His was the serrated final line of Jagged Edge, a caustic “f*** him… he was trash,” and he also appeared as Richard Gere’s no-good Army vet father in An Officer and A Gentleman (1982), as a mob boss’ son in the John Huston-directed Jack Nicholson vehicle Prizzi’s Honour (1985), and as an army general in all-star alien invasion blockbuster Independence Day (1996), as well as in three instalments of the Pink Panther series (1978’s Revenge of…, 1982, Trail of… and 1983’s Curse of…).

On television, he also mustered a range of relatively minor appearances in his later years into a collection of distinctive calling cards for his scene-stealing abilities.

He was unconventional FBI agent Nick Mancuso in the political thriller Favorite Son (1988), which spun off into his one major starring role in the show Mancuso, FBI (1989); it may have only lasted for a season, but Loggia was Emmy-nominated for the part.

He also received an Emmy nomination for his single-episode role as the title character’s grenade-toting granddad in the hit comedy Malcolm in the Middle (2000), and was elevated to the unofficial pantheon of latter-day gangster film greats when he appeared in The Sopranos (2004) as savage and foul-mouthed old-school hood Feech La Manna.

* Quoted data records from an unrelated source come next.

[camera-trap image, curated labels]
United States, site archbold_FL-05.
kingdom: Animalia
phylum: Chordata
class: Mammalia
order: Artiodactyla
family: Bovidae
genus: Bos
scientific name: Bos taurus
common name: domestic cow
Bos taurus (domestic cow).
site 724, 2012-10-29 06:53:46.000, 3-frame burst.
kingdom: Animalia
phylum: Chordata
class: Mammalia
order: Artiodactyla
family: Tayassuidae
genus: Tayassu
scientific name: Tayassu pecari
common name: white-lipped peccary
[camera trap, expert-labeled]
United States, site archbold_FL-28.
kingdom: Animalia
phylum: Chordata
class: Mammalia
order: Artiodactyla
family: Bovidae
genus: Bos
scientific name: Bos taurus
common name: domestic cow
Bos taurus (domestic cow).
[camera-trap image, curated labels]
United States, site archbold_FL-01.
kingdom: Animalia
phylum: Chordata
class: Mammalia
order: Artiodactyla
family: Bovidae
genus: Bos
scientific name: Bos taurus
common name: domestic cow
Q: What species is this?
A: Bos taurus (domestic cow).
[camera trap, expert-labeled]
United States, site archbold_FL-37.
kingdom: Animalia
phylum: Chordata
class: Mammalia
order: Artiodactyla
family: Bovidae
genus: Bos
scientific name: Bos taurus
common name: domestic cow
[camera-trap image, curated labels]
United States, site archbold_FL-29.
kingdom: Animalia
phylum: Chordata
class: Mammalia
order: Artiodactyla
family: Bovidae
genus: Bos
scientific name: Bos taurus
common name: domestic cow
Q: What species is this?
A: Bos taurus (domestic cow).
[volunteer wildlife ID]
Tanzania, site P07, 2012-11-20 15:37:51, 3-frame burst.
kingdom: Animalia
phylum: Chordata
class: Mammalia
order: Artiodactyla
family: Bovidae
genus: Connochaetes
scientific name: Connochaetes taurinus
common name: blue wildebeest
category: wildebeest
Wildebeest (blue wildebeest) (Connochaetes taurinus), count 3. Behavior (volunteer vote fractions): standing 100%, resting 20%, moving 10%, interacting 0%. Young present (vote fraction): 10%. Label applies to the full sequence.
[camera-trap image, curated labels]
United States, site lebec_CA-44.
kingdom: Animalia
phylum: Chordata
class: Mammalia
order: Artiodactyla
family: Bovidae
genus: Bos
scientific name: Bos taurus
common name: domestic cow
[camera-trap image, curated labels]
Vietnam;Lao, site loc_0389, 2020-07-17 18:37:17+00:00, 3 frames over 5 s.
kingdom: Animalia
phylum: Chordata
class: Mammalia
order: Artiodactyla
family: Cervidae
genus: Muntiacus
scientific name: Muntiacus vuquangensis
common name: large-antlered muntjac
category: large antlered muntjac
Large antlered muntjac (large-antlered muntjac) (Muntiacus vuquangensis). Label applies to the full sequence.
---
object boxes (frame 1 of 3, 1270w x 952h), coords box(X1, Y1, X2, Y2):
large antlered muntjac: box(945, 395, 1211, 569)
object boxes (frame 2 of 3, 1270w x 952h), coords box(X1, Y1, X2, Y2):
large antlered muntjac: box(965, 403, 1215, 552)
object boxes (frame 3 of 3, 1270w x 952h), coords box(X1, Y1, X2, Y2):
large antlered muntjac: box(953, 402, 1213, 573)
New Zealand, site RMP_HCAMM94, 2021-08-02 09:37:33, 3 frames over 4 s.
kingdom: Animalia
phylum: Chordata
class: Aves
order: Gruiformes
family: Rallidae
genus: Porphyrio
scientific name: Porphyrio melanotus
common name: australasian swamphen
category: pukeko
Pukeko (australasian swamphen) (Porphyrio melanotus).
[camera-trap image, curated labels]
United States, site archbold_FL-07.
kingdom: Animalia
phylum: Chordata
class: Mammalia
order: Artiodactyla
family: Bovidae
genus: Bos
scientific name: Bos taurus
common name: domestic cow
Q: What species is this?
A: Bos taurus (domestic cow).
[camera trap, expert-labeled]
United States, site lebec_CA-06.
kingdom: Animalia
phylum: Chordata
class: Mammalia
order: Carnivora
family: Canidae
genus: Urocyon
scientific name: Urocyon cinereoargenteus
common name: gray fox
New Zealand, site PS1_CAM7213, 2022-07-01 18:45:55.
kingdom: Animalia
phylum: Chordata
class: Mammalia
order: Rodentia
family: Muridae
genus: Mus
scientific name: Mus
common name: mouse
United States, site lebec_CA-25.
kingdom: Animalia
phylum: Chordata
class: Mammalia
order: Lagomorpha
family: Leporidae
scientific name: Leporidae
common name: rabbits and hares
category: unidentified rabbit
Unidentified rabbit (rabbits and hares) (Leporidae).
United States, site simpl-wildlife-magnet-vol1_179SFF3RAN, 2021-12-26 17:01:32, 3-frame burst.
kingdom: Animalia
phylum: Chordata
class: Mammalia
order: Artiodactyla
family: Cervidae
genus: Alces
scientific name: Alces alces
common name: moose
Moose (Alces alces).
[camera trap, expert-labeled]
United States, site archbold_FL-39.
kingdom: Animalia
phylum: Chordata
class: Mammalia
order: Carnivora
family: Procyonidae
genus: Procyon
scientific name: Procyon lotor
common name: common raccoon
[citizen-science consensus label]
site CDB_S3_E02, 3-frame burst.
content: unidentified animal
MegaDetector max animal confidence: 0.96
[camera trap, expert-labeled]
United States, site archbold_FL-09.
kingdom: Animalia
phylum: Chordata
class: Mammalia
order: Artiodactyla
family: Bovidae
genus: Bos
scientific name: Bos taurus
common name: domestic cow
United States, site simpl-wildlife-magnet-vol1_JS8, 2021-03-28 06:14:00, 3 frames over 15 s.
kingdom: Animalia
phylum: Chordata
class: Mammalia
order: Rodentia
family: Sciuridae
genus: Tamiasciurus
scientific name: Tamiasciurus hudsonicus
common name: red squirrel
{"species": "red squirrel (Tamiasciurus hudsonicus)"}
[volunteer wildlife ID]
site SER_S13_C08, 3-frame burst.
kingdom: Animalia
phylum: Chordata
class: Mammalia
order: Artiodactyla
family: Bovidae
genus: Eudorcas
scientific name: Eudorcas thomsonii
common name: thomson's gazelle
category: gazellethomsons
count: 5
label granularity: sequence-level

A somewhat bizarre commercial appearance for Minute Maid orange juice in 1998 briefly made “woah, Robert Loggia!” an American playground catchphrase of the time.

Born Salvatore Loggia in the New York borough of Staten Island, Loggia was the son of two Sicilian immigrants, Elena and shoemaker Beniamino.

He studied at the private liberal arts establishment Wagner College in his home neighbourhood and then went on to study journalism at the University of Missouri, graduating in 1951. From there he signed up for the army, and it was while serving in the Panama Canal region that he had his first taste of screen time as a television and radio anchor on the American Forces Network. Demobbed and back in New York City, he studied acting at the Actors Studio and began to make forays on to the New York stage and into television.

Early successes included an uncredited film debut in Somebody Up There Likes Me (1956), the title role in the Disney miniseries The Nine Lives of Elfogo Baca (1958) and the part of Joseph in The Greatest Story Ever Told (1965), while Loggia’s early television repertoire demonstrated the kind of hard-working versatility which would characterise his later years. In his career’s early days he took roles in series like Alfred Hitchcock Presents, Quincy, Little House on the Prairie and The Rockford Files, and continued to work even through the illness of his final years.

Robert Loggia was diagnosed with Alzheimer’s disease in 2010, the same year he was awarded the Ellis Island Medal of Honour, an annual award for “outstanding American citizens from all walks of life who have distinguished themselves through significant contributions to the country”; past winners include Rosa Parks, Frank Sinatra and Muhammad Ali.

He died from complications of the disease five years later, and is survived by his second wife of 33 years Audrey, his three adult children from his first marriage, Tracey, John and Kristina, and his stepdaughter Cynthia.

He was comfortable in the role of character actor, he once said, because “I never wear out my welcome.”